SUPPLIED PASSAGE:

══════════════════════════════

Pralit and Yang made a suggestion for working around this numerical issue. I have implemented the suggestion and it appears to work. The gist is to use the price-unit-conversion to adjust the units to not be so small.
Here is an example of a heavy duty EV market share constraint (83% of sales in 2045) before implementing the suggestion...
<period year="2045">
<minicam-energy-input name="HDV-EV_New_Reg24-2045">
<ajusted-coef year="2045">0.83</adjusted-coef>
<price-unit-conversion>1.0</price-unit-conversion> [default, not showing in regular files]
</minicam-energy-input>
<res-secondary-output name="HDV-EV_New_Reg24-2045">
<output-ratio>7.377622377622378E-10</output-ratio>
<pMultiplier>1.0e9</pMultiplier>
</res-secondary-output>
</period>
And here is a version that incorporates the price-unit-conversion. Notice that in addition to the new price-unit-conversion there are changed needed to the adjusted coefficient, output-ratio, and pMultiplier.
<period year="2045">
<minicam-energy-input name="HDV-EV_New_Reg24-2045">
<adjusted-coef year="2045">830</adjusted-coef>
<price-unit-conversion>1.0e-3</price-unit-conversion>
</minicam-energy-input>
<res-secondary-output name="HDV-EV_New_Reg24-2045">
<output-ratio>7.377622377622378E-7</output-ratio>
<pMultiplier>1.0e6</pMultiplier>
</res-secondary-output>
</period>

══════════════════════════════

RECORDS PROVIDED:
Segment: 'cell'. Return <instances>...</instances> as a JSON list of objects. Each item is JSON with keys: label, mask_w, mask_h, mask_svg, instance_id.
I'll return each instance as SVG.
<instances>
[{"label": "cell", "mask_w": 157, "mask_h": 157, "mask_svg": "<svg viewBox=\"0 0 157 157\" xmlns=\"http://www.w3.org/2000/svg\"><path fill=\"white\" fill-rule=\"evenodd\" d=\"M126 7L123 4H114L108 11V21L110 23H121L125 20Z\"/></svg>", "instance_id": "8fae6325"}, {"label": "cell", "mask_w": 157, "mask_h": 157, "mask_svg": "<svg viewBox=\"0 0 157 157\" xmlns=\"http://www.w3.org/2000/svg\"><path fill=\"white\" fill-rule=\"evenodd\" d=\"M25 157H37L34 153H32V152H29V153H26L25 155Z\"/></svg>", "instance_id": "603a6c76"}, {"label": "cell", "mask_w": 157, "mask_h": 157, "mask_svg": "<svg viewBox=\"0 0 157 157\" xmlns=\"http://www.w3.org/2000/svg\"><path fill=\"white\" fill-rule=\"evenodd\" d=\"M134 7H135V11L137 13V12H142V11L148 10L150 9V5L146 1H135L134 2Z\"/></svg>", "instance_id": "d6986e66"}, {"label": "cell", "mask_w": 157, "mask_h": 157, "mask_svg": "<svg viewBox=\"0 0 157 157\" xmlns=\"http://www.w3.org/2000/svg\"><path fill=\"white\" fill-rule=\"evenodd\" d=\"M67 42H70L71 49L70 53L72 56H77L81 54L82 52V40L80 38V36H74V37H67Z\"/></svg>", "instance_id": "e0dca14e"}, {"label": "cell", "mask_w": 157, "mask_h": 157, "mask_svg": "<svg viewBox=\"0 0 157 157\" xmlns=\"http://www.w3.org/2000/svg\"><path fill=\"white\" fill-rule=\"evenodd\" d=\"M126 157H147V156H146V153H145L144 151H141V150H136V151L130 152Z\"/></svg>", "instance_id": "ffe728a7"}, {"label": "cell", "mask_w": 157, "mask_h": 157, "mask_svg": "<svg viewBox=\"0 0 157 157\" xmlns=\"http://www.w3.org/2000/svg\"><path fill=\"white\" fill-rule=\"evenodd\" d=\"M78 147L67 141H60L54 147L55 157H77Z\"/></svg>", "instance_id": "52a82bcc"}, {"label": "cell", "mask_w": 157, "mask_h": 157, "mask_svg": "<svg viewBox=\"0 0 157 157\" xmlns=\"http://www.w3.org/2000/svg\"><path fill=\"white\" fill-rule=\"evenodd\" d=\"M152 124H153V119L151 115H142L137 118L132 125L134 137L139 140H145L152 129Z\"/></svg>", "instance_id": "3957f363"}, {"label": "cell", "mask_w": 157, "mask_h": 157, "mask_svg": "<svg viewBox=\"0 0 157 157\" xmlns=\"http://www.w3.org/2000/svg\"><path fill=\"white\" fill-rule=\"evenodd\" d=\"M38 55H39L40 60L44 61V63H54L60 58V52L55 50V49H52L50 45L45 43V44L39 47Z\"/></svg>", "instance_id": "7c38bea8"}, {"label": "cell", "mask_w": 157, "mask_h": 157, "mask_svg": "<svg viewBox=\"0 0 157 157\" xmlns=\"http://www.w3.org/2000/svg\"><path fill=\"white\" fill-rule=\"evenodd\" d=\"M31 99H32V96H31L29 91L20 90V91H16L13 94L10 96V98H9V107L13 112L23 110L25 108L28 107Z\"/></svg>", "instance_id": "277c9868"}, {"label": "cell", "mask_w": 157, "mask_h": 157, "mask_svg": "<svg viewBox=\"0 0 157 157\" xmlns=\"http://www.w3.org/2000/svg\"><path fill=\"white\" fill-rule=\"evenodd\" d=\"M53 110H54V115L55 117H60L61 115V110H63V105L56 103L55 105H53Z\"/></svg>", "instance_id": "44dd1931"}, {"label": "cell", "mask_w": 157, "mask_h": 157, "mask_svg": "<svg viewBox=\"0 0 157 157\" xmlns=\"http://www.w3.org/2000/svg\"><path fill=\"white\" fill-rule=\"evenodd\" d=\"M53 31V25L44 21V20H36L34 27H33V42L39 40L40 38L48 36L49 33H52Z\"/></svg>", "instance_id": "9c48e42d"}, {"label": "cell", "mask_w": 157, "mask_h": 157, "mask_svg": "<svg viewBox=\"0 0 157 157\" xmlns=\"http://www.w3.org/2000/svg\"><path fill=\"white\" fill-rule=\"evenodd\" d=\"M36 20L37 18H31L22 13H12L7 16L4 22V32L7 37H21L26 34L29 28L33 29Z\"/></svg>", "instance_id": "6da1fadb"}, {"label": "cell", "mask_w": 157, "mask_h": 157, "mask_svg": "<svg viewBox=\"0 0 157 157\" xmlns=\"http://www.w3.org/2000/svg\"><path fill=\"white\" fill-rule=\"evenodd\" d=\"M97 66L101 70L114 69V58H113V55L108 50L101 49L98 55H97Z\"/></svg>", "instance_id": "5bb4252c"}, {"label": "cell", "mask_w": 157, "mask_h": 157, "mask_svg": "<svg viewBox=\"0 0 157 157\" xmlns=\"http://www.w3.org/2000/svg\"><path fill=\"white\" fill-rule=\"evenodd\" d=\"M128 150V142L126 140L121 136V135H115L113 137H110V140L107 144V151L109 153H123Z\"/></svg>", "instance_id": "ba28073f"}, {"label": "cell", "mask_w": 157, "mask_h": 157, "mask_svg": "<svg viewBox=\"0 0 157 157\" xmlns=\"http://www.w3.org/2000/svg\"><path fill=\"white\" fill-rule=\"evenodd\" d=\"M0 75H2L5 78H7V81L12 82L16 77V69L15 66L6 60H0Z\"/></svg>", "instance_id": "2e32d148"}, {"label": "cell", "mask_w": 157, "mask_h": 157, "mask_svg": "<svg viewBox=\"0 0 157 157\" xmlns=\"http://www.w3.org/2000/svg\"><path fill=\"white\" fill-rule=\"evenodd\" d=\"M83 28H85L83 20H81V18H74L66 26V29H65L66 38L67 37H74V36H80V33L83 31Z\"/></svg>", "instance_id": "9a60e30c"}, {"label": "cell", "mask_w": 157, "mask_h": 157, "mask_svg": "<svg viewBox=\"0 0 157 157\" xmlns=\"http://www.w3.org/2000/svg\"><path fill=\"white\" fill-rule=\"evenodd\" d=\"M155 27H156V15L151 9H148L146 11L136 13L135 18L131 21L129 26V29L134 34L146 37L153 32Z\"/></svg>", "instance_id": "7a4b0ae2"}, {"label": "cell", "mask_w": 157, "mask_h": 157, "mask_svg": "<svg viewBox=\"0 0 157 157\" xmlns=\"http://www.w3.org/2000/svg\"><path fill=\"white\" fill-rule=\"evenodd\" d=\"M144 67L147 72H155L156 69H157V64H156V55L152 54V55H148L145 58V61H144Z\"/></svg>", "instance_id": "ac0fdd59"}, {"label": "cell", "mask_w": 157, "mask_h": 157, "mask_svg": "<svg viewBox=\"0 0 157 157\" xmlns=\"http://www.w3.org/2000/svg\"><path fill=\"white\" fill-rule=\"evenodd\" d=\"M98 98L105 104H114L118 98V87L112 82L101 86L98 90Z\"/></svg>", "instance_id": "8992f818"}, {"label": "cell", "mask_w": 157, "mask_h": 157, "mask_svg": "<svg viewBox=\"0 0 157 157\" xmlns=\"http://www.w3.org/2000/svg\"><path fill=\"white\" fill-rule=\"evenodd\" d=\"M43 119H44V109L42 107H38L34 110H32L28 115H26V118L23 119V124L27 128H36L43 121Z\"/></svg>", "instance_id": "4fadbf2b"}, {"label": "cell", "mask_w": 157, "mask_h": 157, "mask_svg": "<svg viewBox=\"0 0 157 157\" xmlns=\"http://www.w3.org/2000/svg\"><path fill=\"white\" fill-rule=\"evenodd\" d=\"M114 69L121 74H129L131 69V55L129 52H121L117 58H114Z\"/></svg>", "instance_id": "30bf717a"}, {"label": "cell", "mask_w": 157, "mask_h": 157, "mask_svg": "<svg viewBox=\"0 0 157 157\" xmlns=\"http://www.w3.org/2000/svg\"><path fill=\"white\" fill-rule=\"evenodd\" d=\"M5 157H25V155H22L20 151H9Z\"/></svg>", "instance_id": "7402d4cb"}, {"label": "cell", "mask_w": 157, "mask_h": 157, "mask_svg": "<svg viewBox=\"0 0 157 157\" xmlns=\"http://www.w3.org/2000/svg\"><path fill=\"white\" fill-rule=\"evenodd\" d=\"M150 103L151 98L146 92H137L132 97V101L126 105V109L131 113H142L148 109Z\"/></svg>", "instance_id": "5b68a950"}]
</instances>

══════════════════════════════

WHAT THIS TASK INVOLVES: In the passage on the heavy duty EV market share constraint, what share of sales does the constraint require in 2045?

ANSWER: 83% of sales.